Your assignment:
Please write out all of the data below exactly, without including the pictures.

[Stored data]
^^^^^^^^

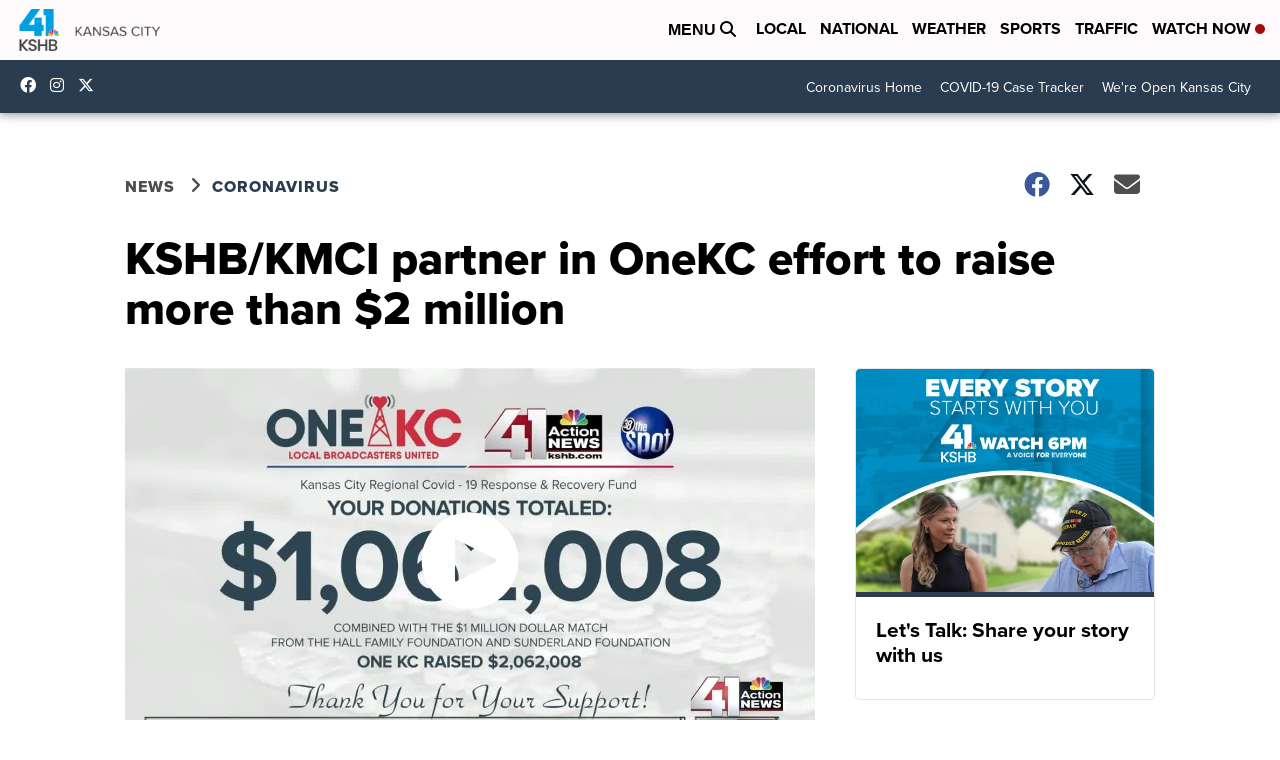

--- FILE ---
content_type: application/javascript; charset=utf-8
request_url: https://fundingchoicesmessages.google.com/f/AGSKWxVRkFgDo4Uet17Q09XSFJFqAfZxWtWrItgsj68ui8DKpjd-UcYam6swoBafC8dw9qcoXiSe0YcZbaLrzC2JGRh3buUlaMeyxcHqqlRLXotvyQvnrMJ6P35LKNrn9XObj_QUaUnJdmHjhpRyjhXCHpSLHLUJSGtcEmSsui0Ew314VenxhQKZKO_i_q2y/_/generate_ad./468x80-/oas_home_/extendedadvert.-top-ad.
body_size: -1285
content:
window['6466e590-9f89-48c5-a815-e0cb4f4bde77'] = true;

^^^^^^^^

Reply:
--- FILE ---
content_type: application/javascript; charset=utf-8
request_url: https://fundingchoicesmessages.google.com/f/AGSKWxVRkFgDo4Uet17Q09XSFJFqAfZxWtWrItgsj68ui8DKpjd-UcYam6swoBafC8dw9qcoXiSe0YcZbaLrzC2JGRh3buUlaMeyxcHqqlRLXotvyQvnrMJ6P35LKNrn9XObj_QUaUnJdmHjhpRyjhXCHpSLHLUJSGtcEmSsui0Ew314VenxhQKZKO_i_q2y/_/generate_ad./468x80-/oas_home_/extendedadvert.-top-ad.
body_size: -1285
content:
window['6466e590-9f89-48c5-a815-e0cb4f4bde77'] = true;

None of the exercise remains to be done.